NEW YORK (GenomeWeb) – The physical traits predicted from genome sequence data may be sufficient to identify anonymous individuals in the absence of other information, according to a study set to appear in the Proceedings of the National Academy of Sciences this week.
After looking for links between physical phenotypes and whole-genome sequence data for more than 1,000 individuals from a range of ancestral groups, researchers from the US and Singapore took a crack at predicting biometric traits based on genetic data with the help of a newly developed algorithm. In a group of de-identified individuals, they reported, the algorithm made it possible to identify a significant proportion of individuals based on predictions of three-dimensional facial structure, ethnicity, height, weight, and other traits.
"By associating de-identified genomic data with phenotypic measurements of the contributor, this work challenges current conceptions of genomic privacy," senior author Craig Venter, of Human Longevity and the J. Craig Venter Institute, and his co-authors wrote. "It has significant ethical and legal implications on personal privacy, the adequacy of informed consent, the viability and value of de-identification of data, the potential for police profiling, and more."
While links between genome sequences and physical features and/or disease are necessary for tapping into the potential benefits of personalized medicine and other genomic applications, the team explained, more refined trait prediction methods are also expected to heighten the need for data safeguards.
Indeed, the authors argued that current genetic privacy systems are "fragmented" and "may prove insufficient" as methods for matching sequences and allele patterns to individuals improve.
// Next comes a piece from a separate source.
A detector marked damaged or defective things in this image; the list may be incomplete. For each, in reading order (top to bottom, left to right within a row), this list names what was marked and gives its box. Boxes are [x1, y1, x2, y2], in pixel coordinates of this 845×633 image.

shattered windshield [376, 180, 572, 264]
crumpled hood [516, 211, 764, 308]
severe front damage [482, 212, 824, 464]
To get an idea of how far off phenotype-from-genotype predictions may be, Venter and his colleagues began by examining ties between whole-genome sequences and physical phenotypes using statistical models for estimating three-dimensional facial structure, voice features, biological age, height, weight, body mass index, eye color, skin color, baldness, and/or hair color in 1,061 individuals from African, European, Latino, East Asian, South Asian, and other ancestry groups.
When they applied individual prediction models and a consolidated learning model to the genome sequences — covered to 30-fold depths, on average — the researchers found that genetically simple traits such as eye or skin color could be predicted quite accurately. But other traits could be teased out, too.
Based on somatic mutations, mosaic sex chromosome loss, and telomere shrinkage, for example, the team could begin making age estimates for the individuals. From SNP patterns in the genomes, meanwhile, the researchers made relatively robust height predictions, though weight and BMI were trickier to tease out. The genome sequence data also made it possible to make face shape and vocal feature predictions that, in turn, provided further clues about an individual's age, sex, and ancestry.
From there, the researchers came up with an approach for integrating the predictive information from genome sequences and used what they called a maximum entropy algorithm to try to match other individuals to genome sequences via phenotype.
In a randomly selected group of 100 individuals, they reported, it was possible to go from a genome sequence to a subgroup of 10 people containing the sequenced individual roughly 88 percent of the time — inching closer to individual identification from genomic data.
That knowledge may be useful in the forensics context, the authors noted. Still, they cautioned that the results raise serious questions about the appropriate use and protection of genome sequences, which are not currently protected as identifying data under the US Health Insurance Portability and Accountability Act's Safe Harbor method for ensuring anonymous and de-identified patient information.
"If conducted for unethical purposes, this approach could compromise the privacy of individuals who contributed their genomes into a database," Venter and his colleagues concluded. "Although sharing of genomic data is invaluable for research, our results suggest that genomes cannot be considered fully de-identifiable and should be shared by using appropriate levels of security and due diligence."